Excerpts from a dataset
=-=-=-=-=

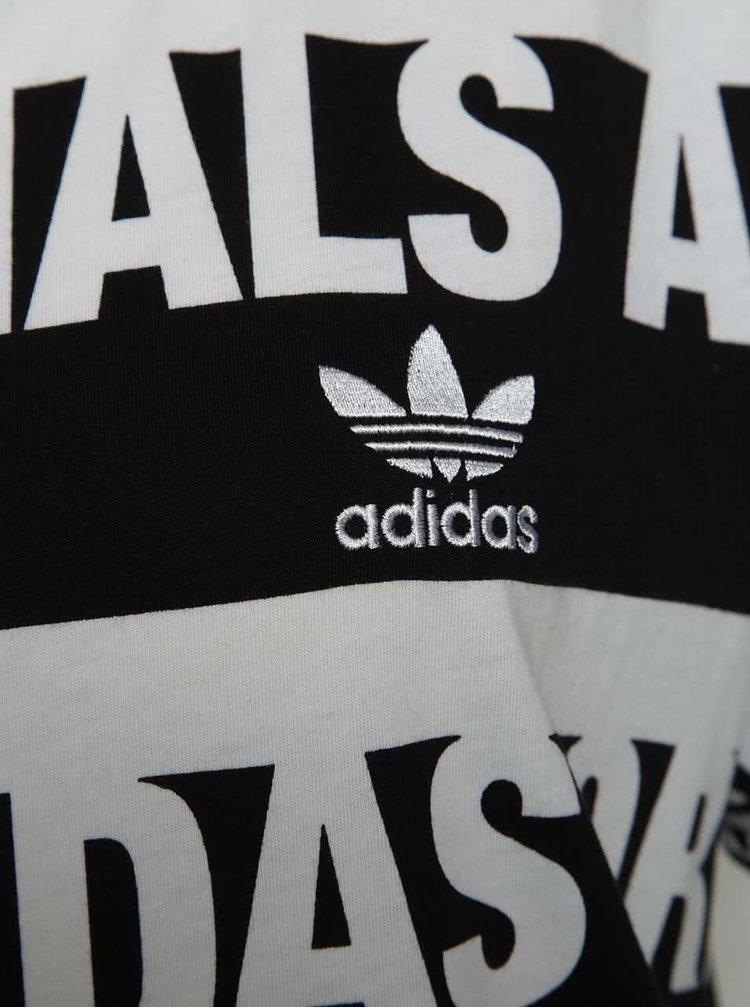 Tricou negru & alb adidas Originals Trefoil din bumbac cu model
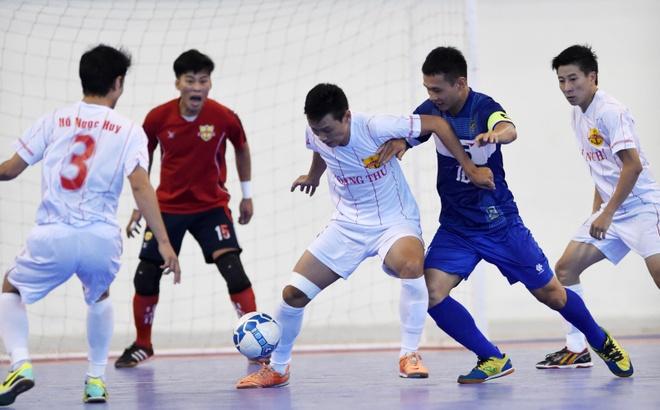 Thai Son Nam dua sao quoc te du giai futsal TP HCM mo rong hinh anh 1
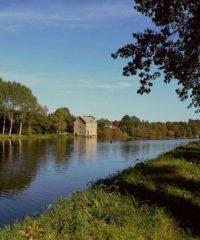 La Mayenne – Secteur La Rongère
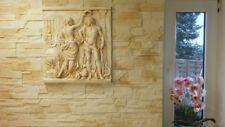 Relief Groß Hercules Fat Greek wedding Gips Griechische Skulptur Wandrelief Bild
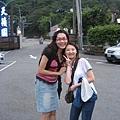 Amy+Yuli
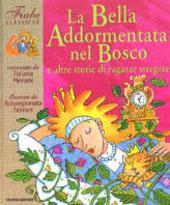 Copertina  La bella addormentata nel bosco e altre storie di ragazze stregate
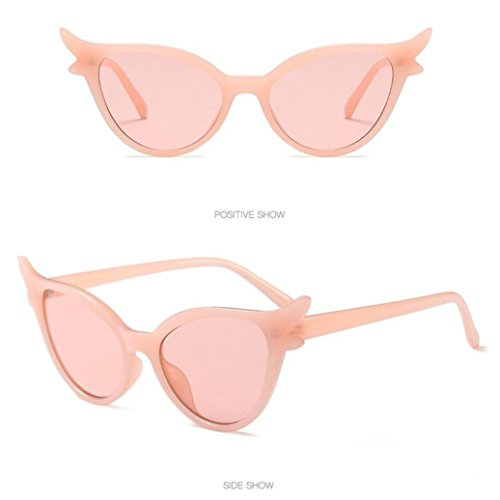 Moda de sol Super A Retro Mujer Vintage Gafas Cat Keepwin Eyewear Eye Triangle dgpWYdq0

=-=-=-=-=

### WHAT TO PRODUCE
Return the entries above exactly as they appear. Pictures should not be copied.

### EXERCISE SOLUTION
 Tricou negru & alb adidas Originals Trefoil din bumbac cu model
 Thai Son Nam dua sao quoc te du giai futsal TP HCM mo rong hinh anh 1
 La Mayenne – Secteur La Rongère
 Relief Groß Hercules Fat Greek wedding Gips Griechische Skulptur Wandrelief Bild
 Amy+Yuli
 Copertina  La bella addormentata nel bosco e altre storie di ragazze stregate
 Moda de sol Super A Retro Mujer Vintage Gafas Cat Keepwin Eyewear Eye Triangle dgpWYdq0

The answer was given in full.